[Ilustración: Ana Celentano]

Un tren atraviesa el sur del conurbano. Uno de sus pasajeros es un hombre mayor. Tiene el tipo de pelo encanecido que alguna vez fue rubio, idea que se refuerza con la tonalidad de su piel, entre rosada y rojiza.

El hombre viaja solo. Luce chomba y bermuda de marca. No mira por la ventana el continuo de viviendas.

En algún momento suben dos chicos de no más de quince años y se ponen a rapear.
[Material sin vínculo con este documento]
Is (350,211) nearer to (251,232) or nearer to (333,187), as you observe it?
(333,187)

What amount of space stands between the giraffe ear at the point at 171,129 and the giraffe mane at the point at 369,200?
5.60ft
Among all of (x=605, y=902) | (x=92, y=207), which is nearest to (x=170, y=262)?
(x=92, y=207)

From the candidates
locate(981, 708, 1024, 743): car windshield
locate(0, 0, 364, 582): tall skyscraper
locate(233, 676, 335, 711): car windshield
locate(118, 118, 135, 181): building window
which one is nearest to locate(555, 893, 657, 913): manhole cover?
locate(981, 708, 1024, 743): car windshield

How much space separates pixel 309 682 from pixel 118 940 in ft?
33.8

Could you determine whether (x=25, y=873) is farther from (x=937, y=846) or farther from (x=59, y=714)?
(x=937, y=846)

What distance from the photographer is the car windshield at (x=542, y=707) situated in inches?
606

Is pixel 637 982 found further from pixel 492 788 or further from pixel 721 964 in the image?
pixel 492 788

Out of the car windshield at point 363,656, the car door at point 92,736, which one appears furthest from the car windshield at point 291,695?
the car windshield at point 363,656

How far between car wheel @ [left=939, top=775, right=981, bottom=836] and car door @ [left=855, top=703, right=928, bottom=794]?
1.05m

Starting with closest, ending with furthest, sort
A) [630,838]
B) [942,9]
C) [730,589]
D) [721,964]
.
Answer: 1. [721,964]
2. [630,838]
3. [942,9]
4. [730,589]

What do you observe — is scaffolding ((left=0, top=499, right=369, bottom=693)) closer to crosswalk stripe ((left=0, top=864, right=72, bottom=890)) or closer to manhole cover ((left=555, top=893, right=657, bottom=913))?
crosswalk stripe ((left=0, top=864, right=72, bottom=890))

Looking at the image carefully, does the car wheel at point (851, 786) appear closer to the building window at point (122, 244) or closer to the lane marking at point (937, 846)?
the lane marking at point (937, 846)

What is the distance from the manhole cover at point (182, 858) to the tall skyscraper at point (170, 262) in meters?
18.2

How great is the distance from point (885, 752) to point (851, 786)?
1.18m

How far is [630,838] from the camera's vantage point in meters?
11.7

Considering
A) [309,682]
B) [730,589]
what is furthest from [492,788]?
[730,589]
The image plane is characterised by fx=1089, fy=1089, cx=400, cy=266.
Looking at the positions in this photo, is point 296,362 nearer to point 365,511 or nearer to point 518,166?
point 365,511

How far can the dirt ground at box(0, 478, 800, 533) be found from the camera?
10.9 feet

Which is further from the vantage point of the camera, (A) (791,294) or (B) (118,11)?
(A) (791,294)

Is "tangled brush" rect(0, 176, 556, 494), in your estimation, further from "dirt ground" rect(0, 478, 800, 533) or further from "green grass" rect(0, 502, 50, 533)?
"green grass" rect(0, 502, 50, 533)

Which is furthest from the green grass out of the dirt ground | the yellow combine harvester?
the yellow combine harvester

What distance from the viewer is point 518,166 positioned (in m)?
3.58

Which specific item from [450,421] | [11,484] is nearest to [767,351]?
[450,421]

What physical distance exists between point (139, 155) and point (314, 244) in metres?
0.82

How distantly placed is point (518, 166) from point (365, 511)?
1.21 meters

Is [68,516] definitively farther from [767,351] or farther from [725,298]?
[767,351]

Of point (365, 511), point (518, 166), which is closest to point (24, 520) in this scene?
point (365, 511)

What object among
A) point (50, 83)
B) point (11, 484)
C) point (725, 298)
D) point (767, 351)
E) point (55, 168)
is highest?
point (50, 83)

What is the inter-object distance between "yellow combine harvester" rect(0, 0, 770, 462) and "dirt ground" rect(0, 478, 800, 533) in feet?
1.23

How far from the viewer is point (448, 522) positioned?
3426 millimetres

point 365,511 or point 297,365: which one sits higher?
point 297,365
Rimas con aire de denuncia sobre tantísimo que sucede, aunque sin rabia, con onda y simpatía. Los pibes se ganan la aprobación de casi todo el pasaje del vagón y levantan alguna moneda.

Pero no del señor mayor que alguna vez fue rubio. De ese señor no obtienen dinero, sonrisa o aprobación alguna.

Diríase incluso que su lenguaje facial habla de cierto asco. Un rictus de repulsión combinado acaso con un perdónalos Señor, no saben lo que hacen. La actitud perdonavidas de quien se siente moralmente por encima del resto.

El rapeo de los chicos era realista pero no ofensivo. No tenía insultos o cosa parecida. Pero es otro asunto lo que molesta a nuestro caballero: la vida misma, lo real, la materia orgánica, lo que se hace oír sin que le den una orden. Lo que huele y palpita.

Se dice que Borges odiaba hacer caca. Lo consideraba una falla de diseño del ser humano. Y el checo Milan Kundera descarta la existencia de Dios porque a su juicio, ninguna deidad podría haber imaginado una forma de vida en la que cagar fuese necesario.

Sobre esta idea de Kundera, dice John Berger: “El modo en que enuncia este argumento lleva a pensar que no se trata tan solo de una broma. Kundera expresa una profunda afrenta, una afrenta típicamente elitista. Transforma la repugnancia natural en shock moral, un ejercicio muy caro a las élites. El coraje, por ejemplo, es una virtud por todos admirada, pero solo las élites condenan la cobardía como una bajeza. Los desposeídos saben perfectamente que en determinadas circunstancias todos somos capaces de ser cobardes.”

He aquí los fundamentos del asco que pareció sentir nuestro caballero del tren ante los chicos que rapeaban. Extensivo a todo el pasaje del vagón, al conurbano, al hecho mismo de viajar en tren rodeado de seres indignos y malolientes. Todo lo cual conduce a una expresión facial de cierta indignación. Como la que se dejó ver en la foto viralizada de las dos señoras de paquete sombrero que viajan en subte.

Mal que le pese al caballero del tren, el mundo es real. La materia tiene la última palabra.